La última entrada os hablaba de un pequeño hayazgo en el metro que marcó un pequeño momento. Cunado me asaltó el texto de Jose Luis A. B. No esta sola. me acompañaba mi compañera Rayito Sol. La mirada que cruzamos cuando terminamos de leer el texto atravesó todos los muros. La jodía, que bien me conoce.
Ella es así; Entró en mi pequeño mundo de hormigón desde el primer momento como si de una apisonadora se tratase. Sin pedir ningún permiso se hizo una copia la la llave de la cerradura y ahora campa a sus anchas. No es que me importe, aprecio sinceramente su compañia en la oscuridad de mis paredes y en general suele ser bastante tolerante cuando estoy en mi pequeña concha.
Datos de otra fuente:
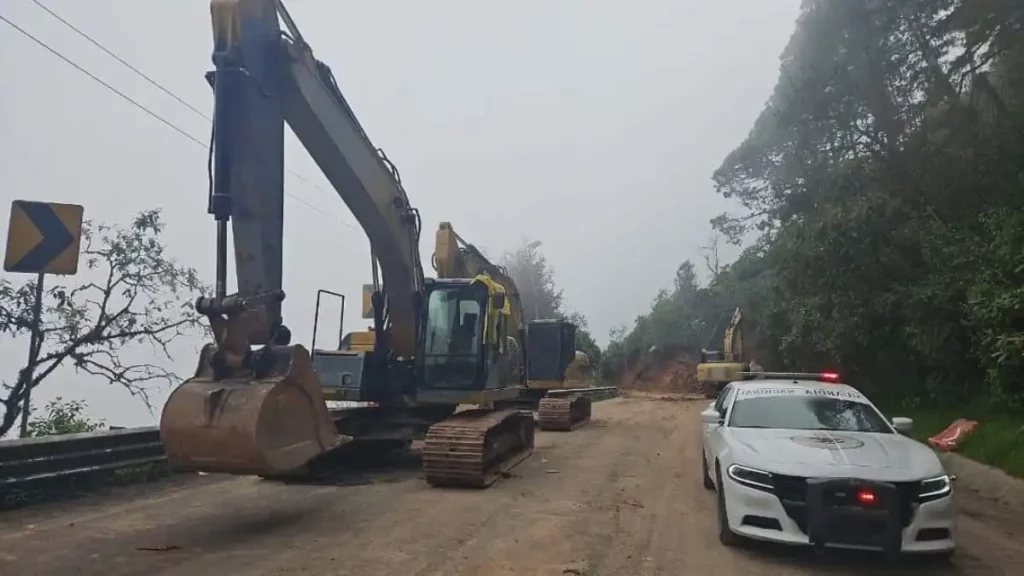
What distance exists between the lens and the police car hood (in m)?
6.34

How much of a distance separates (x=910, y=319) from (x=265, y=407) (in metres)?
12.8

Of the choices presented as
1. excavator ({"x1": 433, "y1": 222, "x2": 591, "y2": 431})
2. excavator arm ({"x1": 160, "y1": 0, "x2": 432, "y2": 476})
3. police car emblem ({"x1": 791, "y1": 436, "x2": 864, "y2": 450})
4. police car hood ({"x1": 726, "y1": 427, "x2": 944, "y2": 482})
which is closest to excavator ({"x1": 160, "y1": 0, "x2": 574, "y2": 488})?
excavator arm ({"x1": 160, "y1": 0, "x2": 432, "y2": 476})

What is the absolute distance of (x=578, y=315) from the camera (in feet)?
213

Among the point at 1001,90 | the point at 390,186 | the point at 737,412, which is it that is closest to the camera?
the point at 737,412

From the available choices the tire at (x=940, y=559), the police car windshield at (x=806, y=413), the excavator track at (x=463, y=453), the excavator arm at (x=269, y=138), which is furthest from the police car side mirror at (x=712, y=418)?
the excavator arm at (x=269, y=138)

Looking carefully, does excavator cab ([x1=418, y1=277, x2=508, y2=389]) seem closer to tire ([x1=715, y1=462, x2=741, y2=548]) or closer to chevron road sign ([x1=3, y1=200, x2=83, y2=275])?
chevron road sign ([x1=3, y1=200, x2=83, y2=275])

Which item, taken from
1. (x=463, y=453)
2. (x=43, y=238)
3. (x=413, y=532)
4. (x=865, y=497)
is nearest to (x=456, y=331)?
(x=463, y=453)

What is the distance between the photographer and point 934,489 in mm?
6305

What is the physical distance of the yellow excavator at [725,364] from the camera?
30984 mm

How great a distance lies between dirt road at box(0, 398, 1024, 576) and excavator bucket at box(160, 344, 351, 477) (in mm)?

Como ella hay otras pesonas, mis amigos que de vez en cuando traspasan el dintel de mi puerta, que son invitados a este lugar de mí. A veces no son conscientes de que han llegado tan lejos. Me gustaría que algunos apreciaran el gesto de abrir mi puerta que es para mi un esfuerzo enorme. Otros son plenamente conscientes y se pasean de puntillas por este lugar sombrío.
No sabias aquellos que compatris mi morada lo tremendamente especiales que sois. Sois pocos y escogidos. A veces solo estais un breve instante en aquel lugar, otros ya casi lo habeis explorado por completo. A aquellos que pasaron brebevemente dejaron un poso positivo, ayudaron a aque diera un paso hacia la luz de exeterior, otros s clavon par más de clavos para cerrar la puerta. Aun asi todos de una forma u otra me hucieron sentir más viva, me mostaron aquello que no puedeo conocer desde la oscuridad.
Sentíos honrados de que os abra mi concha. No tengo nada más privado. No lo tomeis como algo valadí, dejadlo todo ordenadito cuando partais... Aunque seguramente os lleveis un souvenir.